Question: Let me ask you to say that often and loud.
Pema Chodron: Sure! I go on record. And I'm not alone, it's not something unique with me. Western teachers, coming from this culture, we see things pretty differently on certain issues and this is one, for sure. But the Dalai Lama is a wonderful man, and I have a feeling that if he were sitting here he'd have something else to say on the subject.
Alice Walker: You know, when he was here at the peace conference he was confronted by gay men and lesbian women and he readily admitted that he really didn't know. He didn't seem rigid on it. But also, when there is wisdom about, we should have it! Wisdom belongs to the people. We must never be kept from wisdom by anybody telling us you can't have it because you're this, that or the other.

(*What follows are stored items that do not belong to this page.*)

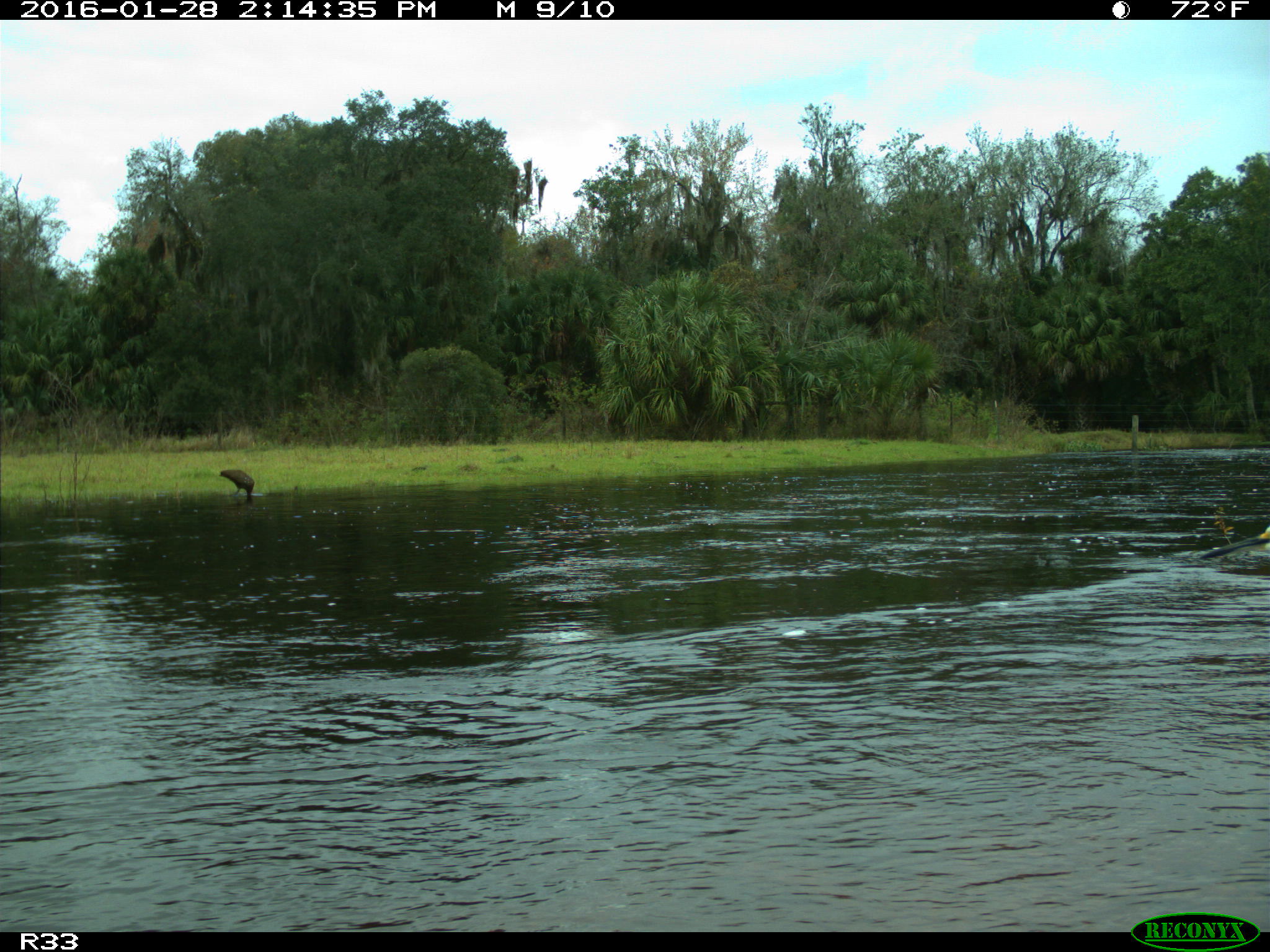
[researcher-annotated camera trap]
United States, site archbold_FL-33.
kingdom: Animalia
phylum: Chordata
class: Aves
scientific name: Aves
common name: birds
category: unidentified bird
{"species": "unidentified bird (birds) (Aves)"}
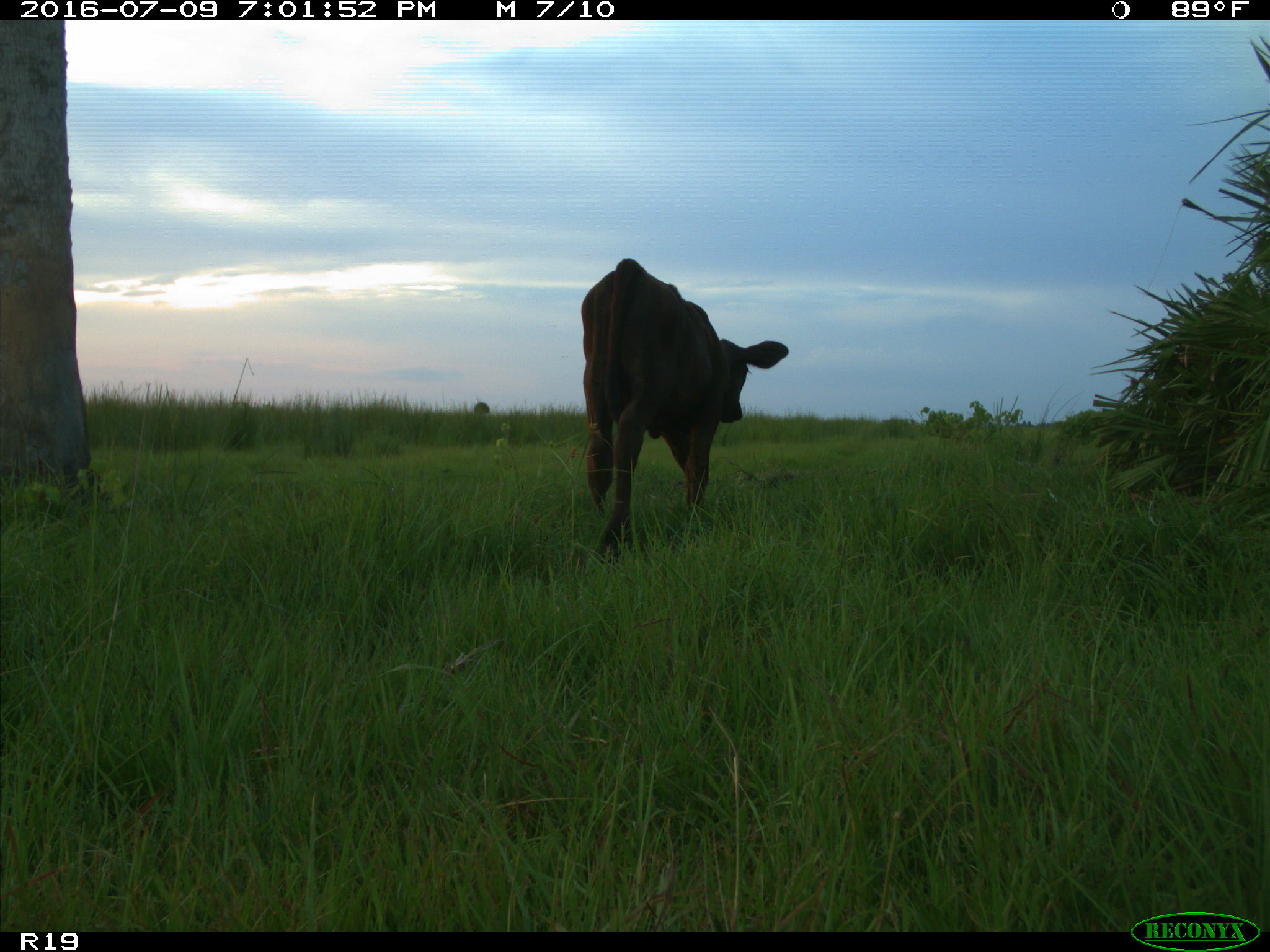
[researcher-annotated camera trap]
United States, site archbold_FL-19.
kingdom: Animalia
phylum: Chordata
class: Mammalia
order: Artiodactyla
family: Bovidae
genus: Bos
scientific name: Bos taurus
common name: domestic cow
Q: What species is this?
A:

Question: I have a question about the connection between tonglen and joy. I kind of understood the moderator's question about when you breathe in so much suffering, how do you avoid becoming so burdened or martyred by it? What I'm understanding about tonglen is that there's something kind of transformative about it, when you breathe in suffering and then you breathe out relief and healing. I keep thinking about that prayer of St. Francis of Assisi about being an instrument of peace, and where there is hatred, let me sow love, and where there is despair, let me sow hope. I'm wondering if joy has a place in the ability to make that transformation.
Alice Walker: I think the practice of tonglen is really revolutionary, because you're taking in what you usually push away with everything you've got, and then you're breathing out what you would rather keep. This is just amazing. I mean, it really shakes you up.